Sometimes they bushwhacked to reach the villages of various tribal groups. “We would just show up to villages and see if they had a place for us to stay,” Acevedo says. They spent the night in one village and had tea in another after helping steam and press the harvested leaves. They viewed a tribal funeral from a distance.
Acevedo was struck by how off-the -grid this region was compared to the lowlands, the heart of Burma. The villages “are far removed from any government control. These people are by-and-large left alone and on their own.”
Labbee mentions a middle-aged woman they met on a tea plantation. “Something about Kirk reminded her of her son, “Labbee recalls, “and Kirk quickly embraced the role. The two of them became so attached that I wasn’t sure we’d be able to leave her house that night.” After his trek in Shan State, Acevedo took a bus to Chiang Mai in northern Thailand to see Ying.
Ying’s Story
Ying was raised in a Shan village of 300 people. When she was 10 or 11, her mother died and she left school to work. Her father was a sometime-English teacher, sometime-monk. When economic desperation led him and Ying to trek to Thailand for work, Ying’s younger sister Kon Kham stayed behind with an uncle.

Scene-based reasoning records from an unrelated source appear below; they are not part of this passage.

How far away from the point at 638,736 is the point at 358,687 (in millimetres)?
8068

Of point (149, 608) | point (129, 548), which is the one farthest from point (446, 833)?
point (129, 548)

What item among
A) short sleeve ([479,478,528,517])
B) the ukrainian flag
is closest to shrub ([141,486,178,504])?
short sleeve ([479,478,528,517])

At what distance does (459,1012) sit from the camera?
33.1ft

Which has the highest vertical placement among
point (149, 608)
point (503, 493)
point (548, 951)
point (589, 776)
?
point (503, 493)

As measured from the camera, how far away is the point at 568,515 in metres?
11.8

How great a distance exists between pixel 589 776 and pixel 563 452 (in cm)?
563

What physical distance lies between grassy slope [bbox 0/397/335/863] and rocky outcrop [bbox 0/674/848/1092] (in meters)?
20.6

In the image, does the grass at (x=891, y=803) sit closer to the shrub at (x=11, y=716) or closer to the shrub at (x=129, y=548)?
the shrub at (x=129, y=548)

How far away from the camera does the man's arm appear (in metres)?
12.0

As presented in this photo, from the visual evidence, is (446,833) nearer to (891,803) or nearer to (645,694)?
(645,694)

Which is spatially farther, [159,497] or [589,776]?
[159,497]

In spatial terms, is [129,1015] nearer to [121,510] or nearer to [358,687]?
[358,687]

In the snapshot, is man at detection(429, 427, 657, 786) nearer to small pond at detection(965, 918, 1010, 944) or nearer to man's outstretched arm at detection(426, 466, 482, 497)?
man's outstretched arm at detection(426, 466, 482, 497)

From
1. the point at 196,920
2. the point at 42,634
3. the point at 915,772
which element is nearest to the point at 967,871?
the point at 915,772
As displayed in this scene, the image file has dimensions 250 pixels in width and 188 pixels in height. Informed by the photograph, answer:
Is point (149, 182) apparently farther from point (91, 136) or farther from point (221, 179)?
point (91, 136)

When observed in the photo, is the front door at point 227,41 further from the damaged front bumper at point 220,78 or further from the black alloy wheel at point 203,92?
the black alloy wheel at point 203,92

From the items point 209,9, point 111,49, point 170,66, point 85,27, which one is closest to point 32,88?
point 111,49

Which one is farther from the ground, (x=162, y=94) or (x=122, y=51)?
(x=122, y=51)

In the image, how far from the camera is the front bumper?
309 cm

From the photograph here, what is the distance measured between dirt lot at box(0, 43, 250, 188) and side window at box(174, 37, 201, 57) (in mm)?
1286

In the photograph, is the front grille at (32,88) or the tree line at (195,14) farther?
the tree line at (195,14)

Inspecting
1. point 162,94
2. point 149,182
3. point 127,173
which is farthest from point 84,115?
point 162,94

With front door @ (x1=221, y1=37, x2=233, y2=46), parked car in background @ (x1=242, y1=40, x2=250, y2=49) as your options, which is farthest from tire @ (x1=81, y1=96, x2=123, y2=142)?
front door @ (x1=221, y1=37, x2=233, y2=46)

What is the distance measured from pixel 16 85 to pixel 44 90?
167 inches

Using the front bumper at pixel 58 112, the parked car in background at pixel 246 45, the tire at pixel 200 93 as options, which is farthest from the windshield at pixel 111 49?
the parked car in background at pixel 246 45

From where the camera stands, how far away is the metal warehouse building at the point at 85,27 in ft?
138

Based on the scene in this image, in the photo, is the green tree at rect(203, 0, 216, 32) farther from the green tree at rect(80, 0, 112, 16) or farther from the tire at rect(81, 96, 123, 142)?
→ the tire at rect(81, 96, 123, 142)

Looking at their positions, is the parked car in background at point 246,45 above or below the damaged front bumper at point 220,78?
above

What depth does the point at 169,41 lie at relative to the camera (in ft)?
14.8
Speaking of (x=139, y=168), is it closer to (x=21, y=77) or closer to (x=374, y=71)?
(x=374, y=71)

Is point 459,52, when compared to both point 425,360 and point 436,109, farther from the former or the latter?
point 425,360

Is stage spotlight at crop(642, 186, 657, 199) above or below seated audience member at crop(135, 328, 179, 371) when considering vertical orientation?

Ying and her father settled in Chiang Mai. He developed TB and Ying became the breadwinner at 13. When he died, Ying brought Kon Kham to Chiang Mai, working long hours to support her. While Ying was cooking and cleaning at a nonprofit, the organization taught her English. She began teaching children of Burmese refugees living outside Chiang Mai and on the border for Shan Youth Power, a nonprofit that helps displaced Shan children. Recalls Acevedo of his visit, “Ying shows up and everyone runs over and they say ‘Ko Ying, Ko Ying’ (‘Teacher Ying, Teacher Ying’) … because they know they get to go to school and she’s bringing books.”
Ying is addressing a deeper problem as well. “The students,” she says, “didn’t know where they came from or who they were. But now they know they are Shan and come from Burma.”
After remedial help, Ying passed her entrance exams to Payap University in Chiang Mai with an A average. She became a freshman in June.
Of course, Ying owes a lot to Acevedo. Labbee puts it simply: “He visited Thailand … was blown away by the misfortune that had left a talented woman without hope that she’d fulfill her dreams, and set out to change the course of her life.” So far Ying is fulfilling the promise Acevedo saw in her.
Scholarships for Burma
Acevedo went to Cambodia for two years with the Peace Corps in July. On return, he plans to expand scholarships for Burma to help more students by making the program self-sustaining.
He would make the scholarships a loan and require a recipient to repay it according to the income they earn after graduation and size of the family they support. Loan repayments would create a pool of funds to support new scholarships. Seed money to finance the first round of lending would come from donations.